Start of Supplied text
A joy that comes from real time with our children is not like cheeriness or cheap happiness. It not only can coexist with somber reality, but real joy grows from it. I didn’t understand this until the day my older daughter turned one and caught a virus, not coronavirus but the milder HFMD. She spiked with fever, and I remember sitting in her room, holding her as she cried, sometimes in a whimper and sometimes in a wail. I felt less happy than perhaps I ever had. But I did feel a rooted kind of contentment. When my child was sick, I didn’t want to be anywhere else, and I didn’t want to be doing anything else.
Sadness and frustration and anxiety, the emotions that often breed discontent, braided into contentment and gave those moments purpose. That, I think, is what we mean by joy. The good vibes variety of happiness, you see, is about circumstances, and our circumstances are too dire for that kind of thing. Joy is the fruit of something deeper. You might think this kind of talk is a little lofty for what amounts to a lot of PBS Kids and board books. Hours of video games and maybe some spring cleaning. But when we talk about children we’re talking about the future, theirs and ours. And when we talk about joy, we’re talking about something bigger than all of us. Haven’t you noticed the odd language we use to talk about joy? “Found joy.” “Brings joy.” It’s like we instinctively acknowledge that joy isn’t transactional and it’s not inherent. It’s external and a bit mysterious, and it grows.
End of Supplied text
Start of Data extracts
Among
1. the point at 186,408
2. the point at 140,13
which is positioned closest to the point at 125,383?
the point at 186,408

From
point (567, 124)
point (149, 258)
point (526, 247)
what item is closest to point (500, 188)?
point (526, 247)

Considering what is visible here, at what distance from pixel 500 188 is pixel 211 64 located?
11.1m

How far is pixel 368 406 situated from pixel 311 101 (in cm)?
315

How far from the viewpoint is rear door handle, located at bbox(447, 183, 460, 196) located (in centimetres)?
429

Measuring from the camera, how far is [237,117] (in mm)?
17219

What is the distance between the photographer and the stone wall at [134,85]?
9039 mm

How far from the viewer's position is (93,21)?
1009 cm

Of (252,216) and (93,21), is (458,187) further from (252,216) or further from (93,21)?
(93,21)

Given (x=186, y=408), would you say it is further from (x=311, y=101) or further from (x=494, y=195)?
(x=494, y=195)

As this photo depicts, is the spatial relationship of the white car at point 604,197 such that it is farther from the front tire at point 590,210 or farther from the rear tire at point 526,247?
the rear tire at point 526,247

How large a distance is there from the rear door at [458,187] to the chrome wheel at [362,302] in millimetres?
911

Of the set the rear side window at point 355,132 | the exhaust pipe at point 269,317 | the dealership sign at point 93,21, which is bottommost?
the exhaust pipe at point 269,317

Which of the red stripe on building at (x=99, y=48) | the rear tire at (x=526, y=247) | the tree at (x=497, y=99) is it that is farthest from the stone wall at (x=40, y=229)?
End of Data extracts
What to work on:
1/ Which pastimes does the essay on joy list after the words "a little lofty for what amounts to"?
2/ Do these statements agree with the essay on joy? (a) The older daughter caught coronavirus when she turned one. (b) While holding the sick child, the writer felt less happy than perhaps ever before. (c) The essay says joy is inherent.
3/ Pick up the essay on joy after its last sentence and continue it.

Outputs for the tasks:
1/
- PBS Kids
- board books
- video games
- spring cleaning

2/
(a) No: "not coronavirus but the milder HFMD."
(b) Yes: "I felt less happy than perhaps I ever had."
(c) No: "joy isn’t transactional and it’s not inherent."

3/
Right now, our homes are like gardens in which tasks are mainly boring, dirty, and too slow to seem like anything but a distraction. Cultivation takes time and presence, neither of which were often available three weeks ago. Yet in the work, if it’s good, there is an unspeakable depth — joy — that animates the stuff we otherwise view as mundane. And in the future, the fruit of that work ends up feeding us with a nourishment both physical and spiritual. We’re right to long for the post-outbreak world. For a vaccine. For herd immunity. For economic stability. But there’s an insidious temptation to accept the idea that we’re in a cultural hiatus, a purgatory, and that “normal” will mean breaking away from our homes.
For about 80 million Americans who, like me, are sheltering in a place full of children, meaningful work continues. And it gives us a chance to cultivate the future, like a garden, instead of just worrying about it. And to find joy along the distracting, uncomfortable, uncertain, and long road to get there.